Kim Greene: We’ve always had money, and we’ve always been willing to spend it. I think now, the fact we are embracing the opportunity to spend it within ourselves, it’s never been something that’s really been promoted. It hasn’t really been an option, because there are so many challenges put in front of us as Black entrepreneurs, that we might want to have a business, but the opportunity hasn’t always been there. Now that so many things are opening up through funding and education, and through opportunities like this, I really feel like Black economics is really on the verge of a boom because we want to be able to spend our money, but now we’re really able to circulate in the community and allow ourselves to be elevated, just like it’s done in so many other cultures.

What is the power of keeping the Black dollar within our community?

CL: The power is unbelievable. We have one of the larger communities in the world, not just the U.S., we have Black people everywhere in the world. We have them in Brazil, Asia and Africa. It’s better for us from Africa to deal with our people down here than dealing with anybody else. That’s a big economic difference, that’s a billion-dollar idea. That’s not just a million-dollar idea.
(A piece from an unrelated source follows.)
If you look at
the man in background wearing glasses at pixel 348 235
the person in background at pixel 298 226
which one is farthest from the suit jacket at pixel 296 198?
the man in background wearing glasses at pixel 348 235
That’s a billion-dollar business everybody can find out a way to make it happen and have a better life.

KG: If I have $1, and I give it to a Black business that needs it, and that Black business is able to grow and hire other Black employees, which are able to grow, learn and possibly have the opportunity to get enough knowledge to own their own business. It allows us as a community to be elevated. If you see there are people that come from other countries, and that’s exactly what they do.